[PROVIDED TEXT]:
##############################
By Icy Frantz
Over the last few years, I have become slightly obsessed with a new trend in fiction. I guess I would call it the “Girl” series and, for the most part, I am referring to a type of fiction, mostly psychological thrillers, with titles that all include the word “girl.” In each, the main character is a girl, slightly deranged, unstable or mentally ill.
You know the ones: Girl on the Train, The Girl with the Dragon Tattoo, Girl, Interrupted, Gone Girl, The Luckiest Girl Alive, The Good Girl. My obsession has led me to wonder, being a girl and all, what title would I give my book?
My kids might name it, Girl, Ill-Equipped to Take on the New Digital World, or, Girl With Her Yellow Sticky Notes. My husband might call it, Girl Dressed in PJ’s at Sunset, or Girl Dreading Another Rubber Chicken Political Dinner. I have considered a few: Girl Wakes Up Suddenly Married with Four Children Wondering, What the Heck?, or, Girl Gets Eaten by Her Shoe Collection, but, personally, the one that seems to fit me best is, Girl in the Middle.
For as long as I can remember, I have been the girl in the middle. In my early years, I was simply the second born, arriving two years after the birth of my older sister and three years before my adorable younger sister. I grew up in the middle, and just as research would suggest, I was neither the privileged, rule-following guinea pig who had to teach my parents how to parent, nor was I the coveted baby, beloved by everyone. I was the never-rocking-the-boat middle child, and I gained attention by being easy-going and living life in contrast to my two sisters. In high school, I was ranked somewhere in the middle of the class, which suited me fine. Most of the time, I was just happy to be in the mix, doing well enough to fly under the radar. I was not accepted into my first choice Ivy League college and, instead, settled into my mid-tier choice, playing squash on a competitive team, finding myself, once again, somewhere in the middle of the ladder.
Over time, being in the middle has become a place of comfort and familiarity. I am happiest when I am in the middle of a book, fully engaged in the story but far enough away from the end. Being in the middle of the ocean is pure joy, and nothing is cozier than being in the middle of my bed surrounded by my husband, a child, a dog and maybe a cat. Who doesn’t like scraping the middle of an Oreo or eating a munchkin, literally the discarded middle of a doughnut? At a long dinner table, I am happiest in the middle, the coveted seat that allows me to be a part of more conversations. And, despite most people’s opinion, I prefer the middle seat on an airplane. My daughter loves the window and my sons love the aisle that allows more room for long legs.
##############################
[Records]

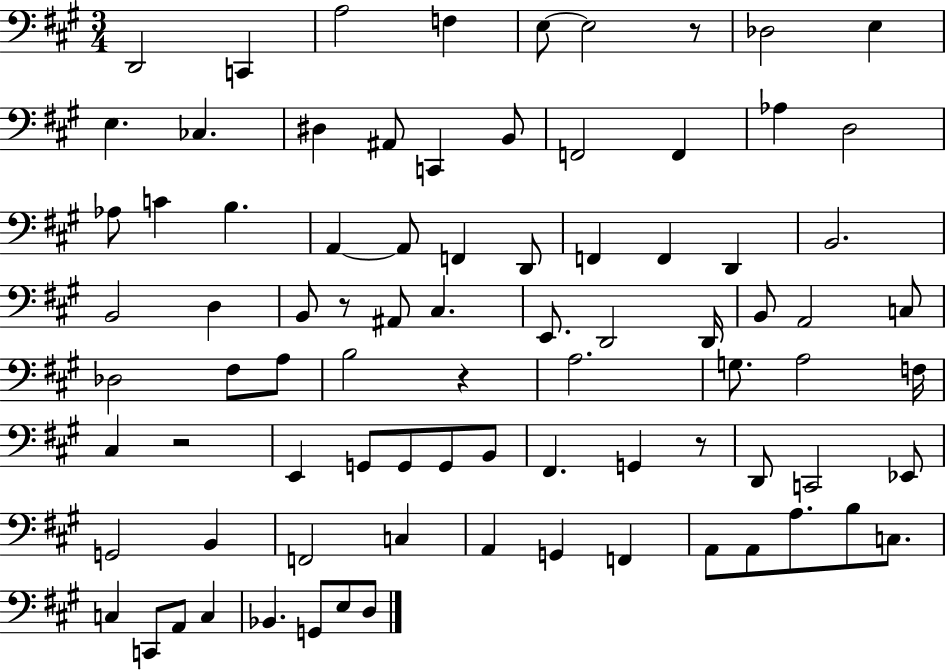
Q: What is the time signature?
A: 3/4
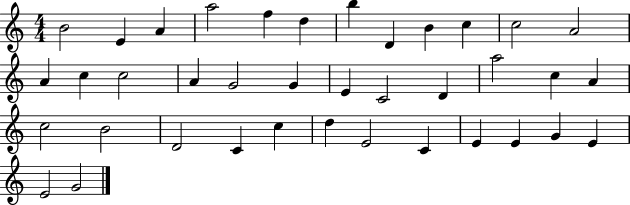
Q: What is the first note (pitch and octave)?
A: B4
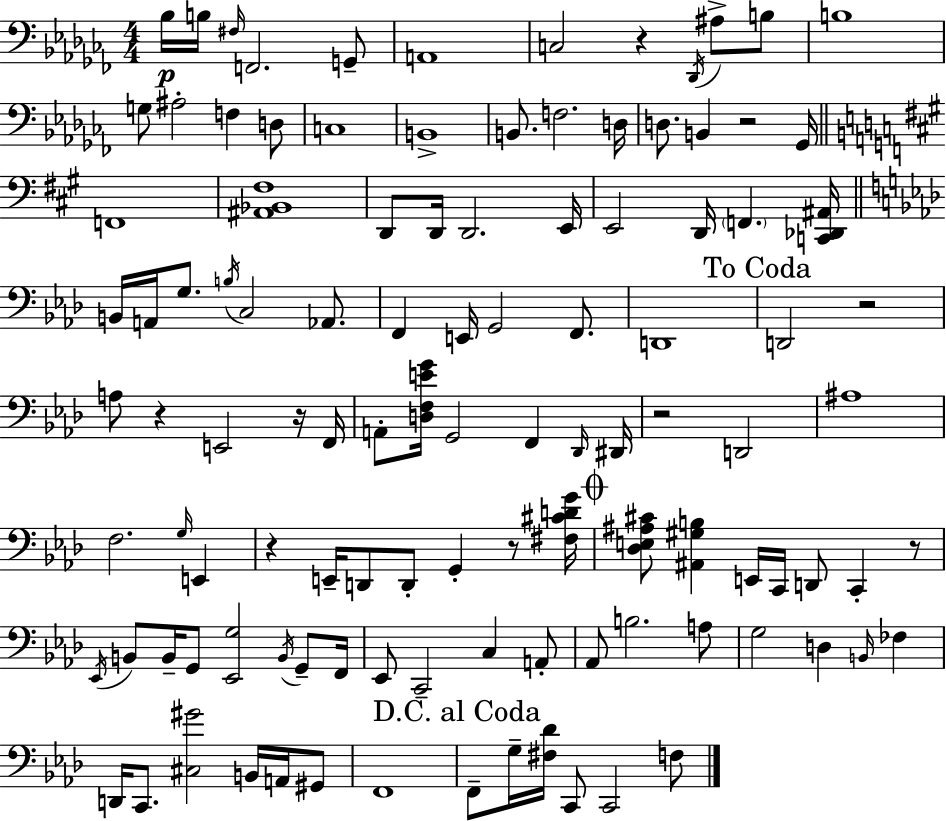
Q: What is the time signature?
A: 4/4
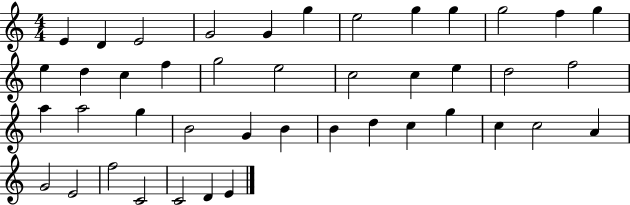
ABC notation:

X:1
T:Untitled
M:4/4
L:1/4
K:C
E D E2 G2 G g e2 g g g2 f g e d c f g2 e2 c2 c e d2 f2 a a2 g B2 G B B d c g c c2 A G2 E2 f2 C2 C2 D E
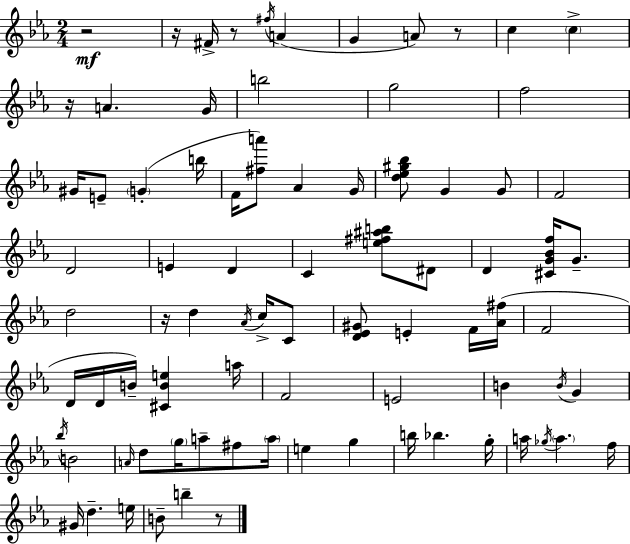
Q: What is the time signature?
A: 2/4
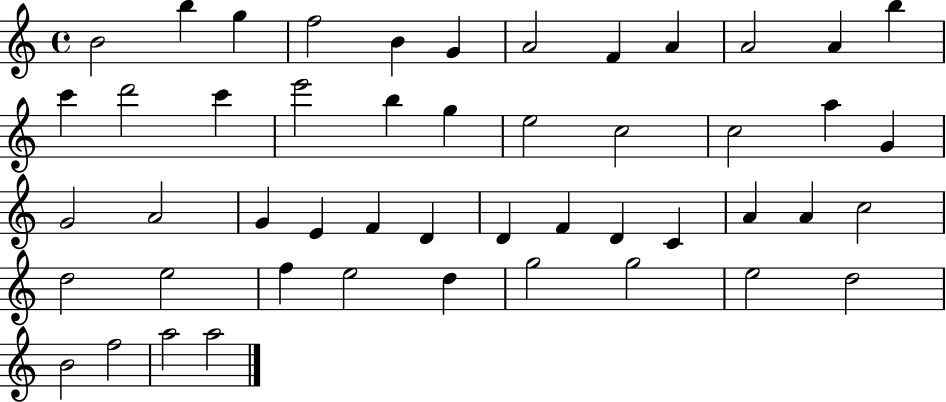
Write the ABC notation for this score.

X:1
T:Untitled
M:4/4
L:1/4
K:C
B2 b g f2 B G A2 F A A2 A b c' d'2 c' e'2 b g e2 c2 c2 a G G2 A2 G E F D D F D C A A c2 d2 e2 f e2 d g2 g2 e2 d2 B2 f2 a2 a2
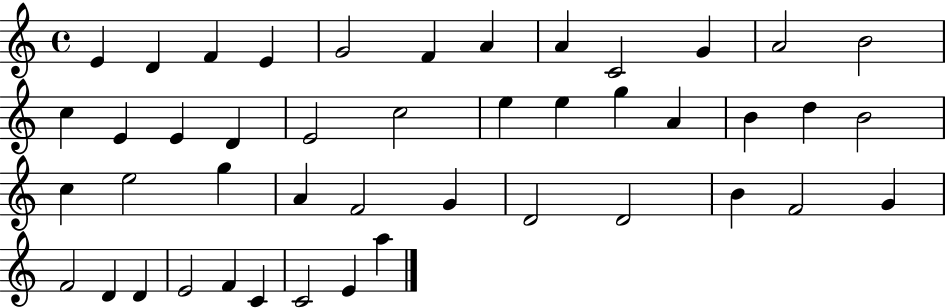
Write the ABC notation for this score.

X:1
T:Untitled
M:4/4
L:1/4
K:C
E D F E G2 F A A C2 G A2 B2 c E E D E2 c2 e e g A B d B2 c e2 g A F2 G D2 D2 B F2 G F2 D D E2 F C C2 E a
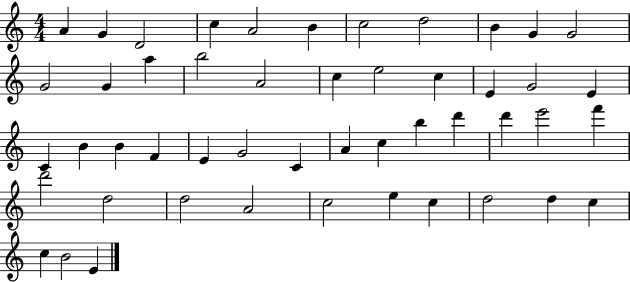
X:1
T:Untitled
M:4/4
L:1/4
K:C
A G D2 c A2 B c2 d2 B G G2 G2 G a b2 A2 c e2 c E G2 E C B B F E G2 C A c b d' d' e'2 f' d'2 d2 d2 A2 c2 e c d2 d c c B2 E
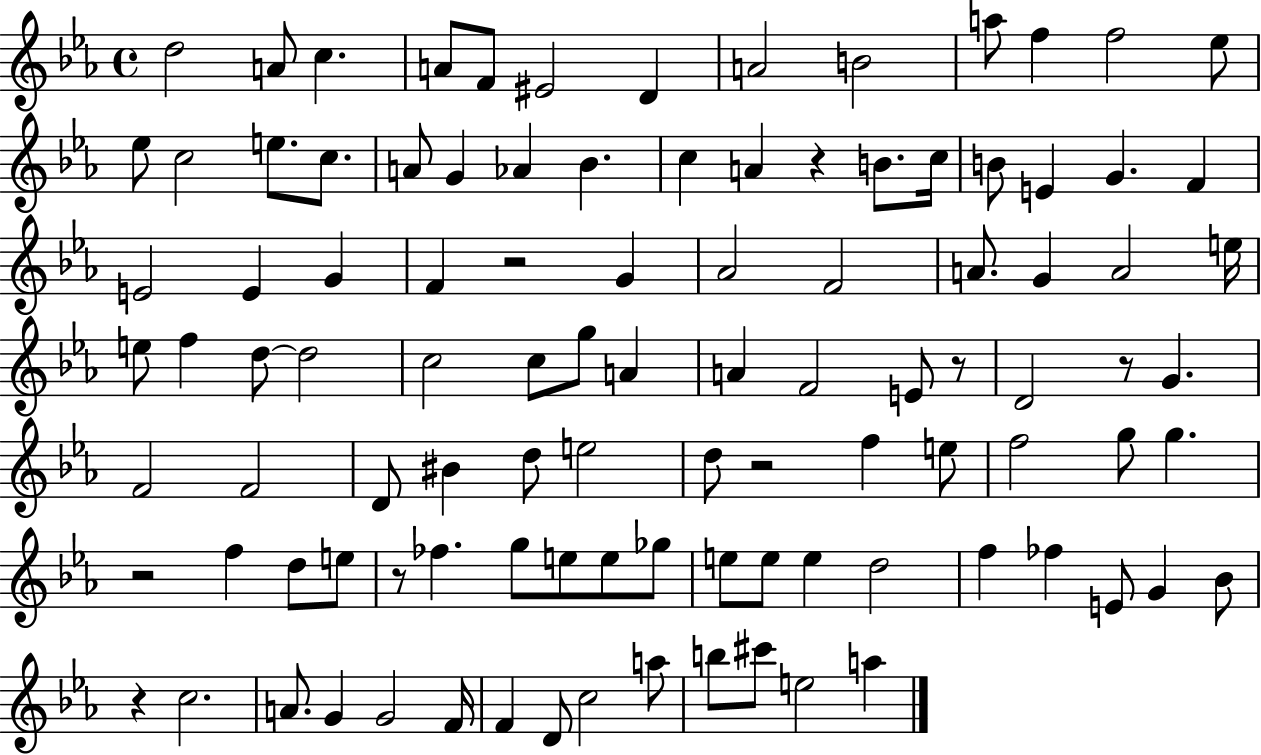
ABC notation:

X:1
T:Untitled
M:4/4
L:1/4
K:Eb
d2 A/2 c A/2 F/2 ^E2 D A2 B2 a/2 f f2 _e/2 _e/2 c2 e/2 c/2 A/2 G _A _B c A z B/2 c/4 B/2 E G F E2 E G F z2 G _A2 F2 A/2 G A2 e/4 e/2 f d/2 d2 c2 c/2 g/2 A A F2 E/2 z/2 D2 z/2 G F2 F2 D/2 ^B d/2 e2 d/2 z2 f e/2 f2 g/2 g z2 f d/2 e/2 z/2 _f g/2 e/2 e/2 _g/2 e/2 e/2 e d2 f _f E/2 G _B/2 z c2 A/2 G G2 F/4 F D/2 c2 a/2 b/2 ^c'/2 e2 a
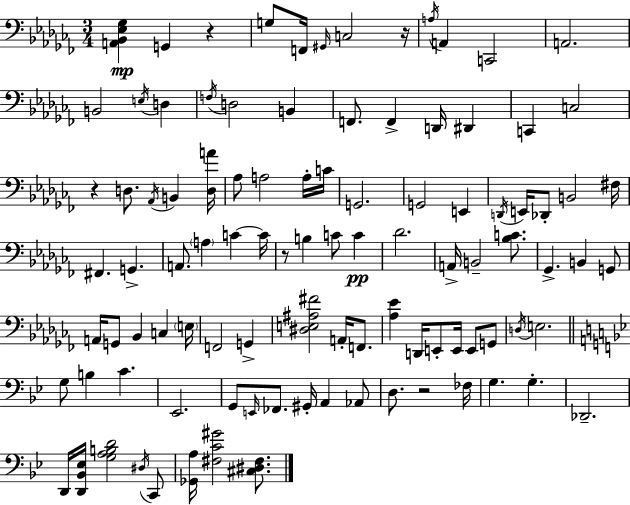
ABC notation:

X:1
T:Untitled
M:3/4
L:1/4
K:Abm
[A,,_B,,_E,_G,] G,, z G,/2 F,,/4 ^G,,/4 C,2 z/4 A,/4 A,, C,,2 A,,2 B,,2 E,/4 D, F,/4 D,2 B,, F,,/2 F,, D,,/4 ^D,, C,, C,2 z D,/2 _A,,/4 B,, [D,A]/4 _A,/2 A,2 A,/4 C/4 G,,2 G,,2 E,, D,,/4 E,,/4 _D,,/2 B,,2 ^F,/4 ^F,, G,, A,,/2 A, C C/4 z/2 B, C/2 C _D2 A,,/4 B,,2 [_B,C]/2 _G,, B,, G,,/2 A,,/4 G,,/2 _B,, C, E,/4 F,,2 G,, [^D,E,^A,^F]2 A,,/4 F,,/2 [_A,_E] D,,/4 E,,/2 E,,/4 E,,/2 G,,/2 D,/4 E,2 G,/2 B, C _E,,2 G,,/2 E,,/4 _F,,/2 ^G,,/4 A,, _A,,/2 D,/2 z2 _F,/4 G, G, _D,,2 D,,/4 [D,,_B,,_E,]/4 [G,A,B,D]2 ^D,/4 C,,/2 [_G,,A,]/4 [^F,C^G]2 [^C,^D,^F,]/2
##############################
[REQUIRED TASKS]:
a) Reproduce everything in the essay from "You know the" down to "give my book?".
b) Answer these questions using the essay:
(i) How many years after her older sister was the writer born?
(ii) What sport did she play on a competitive team in college?
(iii) Which seat does she prefer on an airplane?

[ANSWER LIST]:
a)
You know the ones: Girl on the Train, The Girl with the Dragon Tattoo, Girl, Interrupted, Gone Girl, The Luckiest Girl Alive, The Good Girl. My obsession has led me to wonder, being a girl and all, what title would I give my book?

b)
(i) Two years.
(ii) Squash.
(iii) The middle seat.